Supported OCR Languages¶
OCR & PDF Tools supports over 100 languages for text recognition, powered by the Tesseract OCR engine. All language processing happens locally on your computer.
Major Languages¶
These languages have the highest recognition accuracy and are the most commonly used:
| Language | Code | Script |
|---|---|---|
| English | eng | Latin |
| Spanish | spa | Latin |
| French | fra | Latin |
| German | deu | Latin |
| Italian | ita | Latin |
| Portuguese | por | Latin |
| Dutch | nld | Latin |
| Russian | rus | Cyrillic |
| Chinese (Simplified) | chi_sim | CJK |
| Chinese (Traditional) | chi_tra | CJK |
| Japanese | jpn | CJK |
| Korean | kor | CJK |
| Arabic | ara | Arabic |
| Hindi | hin | Devanagari |
| Thai | tha | Thai |
| Vietnamese | vie | Latin (extended) |
| Turkish | tur | Latin |
| Polish | pol | Latin |
| Swedish | swe | Latin |
| Czech | ces | Latin |
Additional Languages¶
Beyond the major languages listed above, OCR & PDF Tools supports many more including but not limited to:
- European: Danish, Finnish, Norwegian, Hungarian, Romanian, Greek, Bulgarian, Croatian, Slovak, Slovenian, Lithuanian, Latvian, Estonian, Serbian, Ukrainian, Catalan, Galician, Basque, Icelandic, Maltese, Albanian, Macedonian, Bosnian
- Asian: Bengali, Tamil, Telugu, Kannada, Malayalam, Gujarati, Marathi, Nepali, Sinhala, Myanmar, Khmer, Lao, Tibetan, Urdu
- African: Amharic, Swahili, Afrikaans
- Other scripts: Hebrew, Georgian, Armenian
Installing Language Packs¶
English is installed by default. To add additional languages:
- Open Settings > Language Packs
- Browse or search for the language you need
- Check the checkbox next to each language to install
- Click Download to install the selected language data files
Disk Space
Each language pack ranges from 1 to 15 MB. CJK languages (Chinese, Japanese, Korean) have larger data files due to the complexity of their character sets.

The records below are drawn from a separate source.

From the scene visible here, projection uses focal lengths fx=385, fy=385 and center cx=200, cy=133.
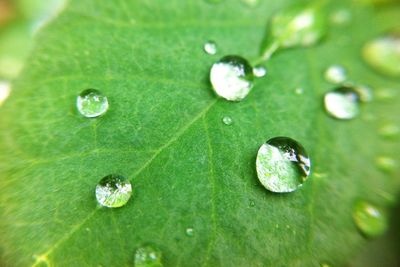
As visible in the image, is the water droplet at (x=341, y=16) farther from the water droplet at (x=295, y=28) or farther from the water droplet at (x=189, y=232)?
the water droplet at (x=189, y=232)

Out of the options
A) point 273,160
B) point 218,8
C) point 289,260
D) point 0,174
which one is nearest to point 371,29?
point 218,8

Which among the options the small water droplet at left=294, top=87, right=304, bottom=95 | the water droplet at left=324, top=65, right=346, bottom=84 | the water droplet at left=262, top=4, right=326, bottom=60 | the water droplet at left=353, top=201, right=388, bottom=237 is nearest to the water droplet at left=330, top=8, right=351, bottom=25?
the water droplet at left=262, top=4, right=326, bottom=60

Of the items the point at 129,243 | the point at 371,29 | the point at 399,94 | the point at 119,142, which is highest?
the point at 371,29

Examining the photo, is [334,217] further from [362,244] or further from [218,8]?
[218,8]

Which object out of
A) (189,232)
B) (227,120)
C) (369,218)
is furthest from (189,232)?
(369,218)

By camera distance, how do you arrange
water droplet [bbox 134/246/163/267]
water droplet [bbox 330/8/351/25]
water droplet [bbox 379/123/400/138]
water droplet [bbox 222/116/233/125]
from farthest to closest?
water droplet [bbox 330/8/351/25] < water droplet [bbox 379/123/400/138] < water droplet [bbox 222/116/233/125] < water droplet [bbox 134/246/163/267]

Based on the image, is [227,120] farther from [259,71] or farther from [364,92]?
[364,92]

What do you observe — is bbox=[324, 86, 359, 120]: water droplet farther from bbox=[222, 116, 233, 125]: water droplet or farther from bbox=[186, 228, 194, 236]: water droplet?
bbox=[186, 228, 194, 236]: water droplet


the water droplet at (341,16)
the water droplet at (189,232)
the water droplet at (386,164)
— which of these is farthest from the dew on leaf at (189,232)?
the water droplet at (341,16)
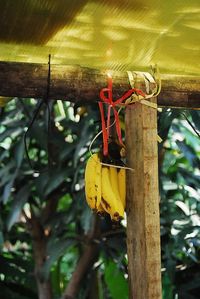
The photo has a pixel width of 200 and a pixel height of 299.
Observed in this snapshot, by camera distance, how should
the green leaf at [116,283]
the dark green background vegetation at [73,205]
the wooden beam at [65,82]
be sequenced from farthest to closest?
the green leaf at [116,283], the dark green background vegetation at [73,205], the wooden beam at [65,82]

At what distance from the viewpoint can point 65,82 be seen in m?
1.23

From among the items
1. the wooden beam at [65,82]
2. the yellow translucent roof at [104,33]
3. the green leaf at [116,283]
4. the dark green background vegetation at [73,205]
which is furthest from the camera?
the green leaf at [116,283]

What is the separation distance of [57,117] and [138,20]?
1.43 meters

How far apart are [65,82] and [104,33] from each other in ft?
0.47

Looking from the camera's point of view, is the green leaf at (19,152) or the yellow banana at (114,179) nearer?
the yellow banana at (114,179)

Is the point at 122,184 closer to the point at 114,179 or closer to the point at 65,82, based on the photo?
the point at 114,179

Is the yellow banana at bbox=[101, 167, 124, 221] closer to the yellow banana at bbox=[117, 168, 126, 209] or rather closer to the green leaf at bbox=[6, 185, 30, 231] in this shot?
the yellow banana at bbox=[117, 168, 126, 209]

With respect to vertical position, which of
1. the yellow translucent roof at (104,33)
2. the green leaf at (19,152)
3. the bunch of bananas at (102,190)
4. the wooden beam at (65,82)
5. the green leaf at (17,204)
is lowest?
the green leaf at (17,204)

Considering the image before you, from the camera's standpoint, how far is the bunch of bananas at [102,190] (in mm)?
1220

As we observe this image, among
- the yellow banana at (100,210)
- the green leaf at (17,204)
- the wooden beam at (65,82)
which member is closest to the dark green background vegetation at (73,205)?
the green leaf at (17,204)

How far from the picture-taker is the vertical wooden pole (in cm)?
122

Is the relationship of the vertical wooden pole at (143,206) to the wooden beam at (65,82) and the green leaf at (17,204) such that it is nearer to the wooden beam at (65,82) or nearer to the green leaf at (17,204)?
the wooden beam at (65,82)

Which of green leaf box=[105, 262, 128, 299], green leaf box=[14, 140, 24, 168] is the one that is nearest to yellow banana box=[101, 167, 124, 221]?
green leaf box=[14, 140, 24, 168]

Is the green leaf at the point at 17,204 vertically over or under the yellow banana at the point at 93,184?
under
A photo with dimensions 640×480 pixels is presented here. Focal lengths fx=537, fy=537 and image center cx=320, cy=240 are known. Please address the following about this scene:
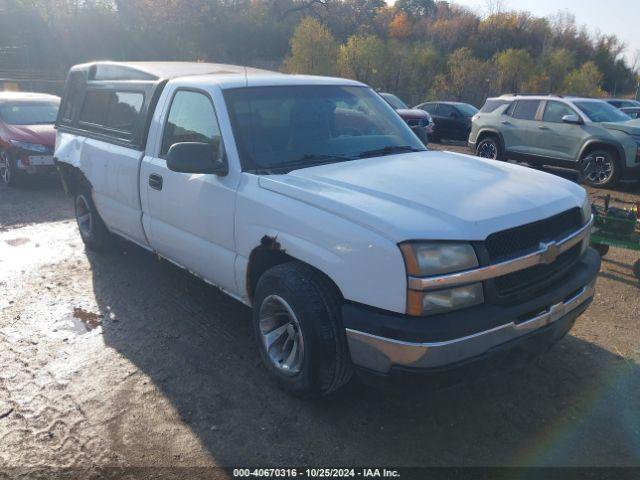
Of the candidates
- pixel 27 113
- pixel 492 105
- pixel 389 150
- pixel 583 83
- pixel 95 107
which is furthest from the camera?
pixel 583 83

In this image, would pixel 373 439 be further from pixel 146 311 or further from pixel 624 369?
pixel 146 311

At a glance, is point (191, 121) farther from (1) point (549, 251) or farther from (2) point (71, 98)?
(2) point (71, 98)

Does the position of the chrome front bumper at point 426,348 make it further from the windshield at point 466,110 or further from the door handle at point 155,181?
the windshield at point 466,110

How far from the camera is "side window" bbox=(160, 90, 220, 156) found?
12.6 feet

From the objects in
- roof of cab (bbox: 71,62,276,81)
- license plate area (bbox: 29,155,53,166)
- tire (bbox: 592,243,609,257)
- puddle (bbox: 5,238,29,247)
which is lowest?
puddle (bbox: 5,238,29,247)

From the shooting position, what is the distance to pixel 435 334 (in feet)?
8.33

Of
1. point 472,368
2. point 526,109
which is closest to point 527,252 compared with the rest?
point 472,368

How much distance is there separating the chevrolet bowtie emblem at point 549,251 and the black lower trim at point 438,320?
0.19 meters

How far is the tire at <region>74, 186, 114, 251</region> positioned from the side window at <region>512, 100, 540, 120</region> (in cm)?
946

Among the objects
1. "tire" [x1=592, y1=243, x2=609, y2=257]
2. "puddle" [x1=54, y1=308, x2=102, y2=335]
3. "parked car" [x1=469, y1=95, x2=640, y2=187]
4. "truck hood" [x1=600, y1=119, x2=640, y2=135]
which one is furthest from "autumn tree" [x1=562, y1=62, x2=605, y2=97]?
"puddle" [x1=54, y1=308, x2=102, y2=335]

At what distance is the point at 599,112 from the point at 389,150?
28.8 ft

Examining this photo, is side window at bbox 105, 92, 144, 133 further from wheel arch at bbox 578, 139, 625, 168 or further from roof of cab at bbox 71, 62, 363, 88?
wheel arch at bbox 578, 139, 625, 168

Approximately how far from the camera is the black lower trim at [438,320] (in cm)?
255

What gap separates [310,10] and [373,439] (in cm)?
7098
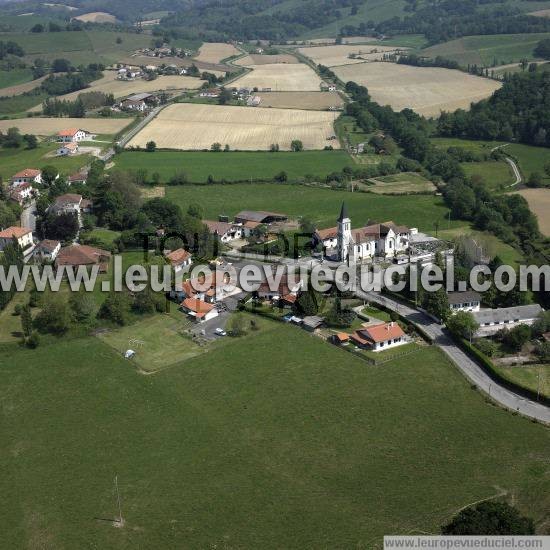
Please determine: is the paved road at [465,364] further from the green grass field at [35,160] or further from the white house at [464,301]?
the green grass field at [35,160]

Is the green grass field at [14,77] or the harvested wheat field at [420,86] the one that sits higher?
the green grass field at [14,77]

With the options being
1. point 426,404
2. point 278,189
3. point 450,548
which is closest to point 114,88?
point 278,189

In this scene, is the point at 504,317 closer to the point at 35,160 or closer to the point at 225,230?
the point at 225,230

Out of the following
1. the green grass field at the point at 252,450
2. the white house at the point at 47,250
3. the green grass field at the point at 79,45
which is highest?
the green grass field at the point at 79,45

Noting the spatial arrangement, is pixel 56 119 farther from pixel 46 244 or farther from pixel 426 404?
pixel 426 404

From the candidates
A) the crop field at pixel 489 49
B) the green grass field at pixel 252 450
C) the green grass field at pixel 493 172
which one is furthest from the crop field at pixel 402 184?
the crop field at pixel 489 49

Selecting a Language for OCR¶
Before running OCR on an image or document:
- Click the Language dropdown in the toolbar or settings
- Select the primary language of the text in your image
- For documents with multiple languages, see Multilingual OCR
Accuracy Tip
Always select the correct language before running OCR. Using the wrong language setting will produce poor results even on clear, high-quality images.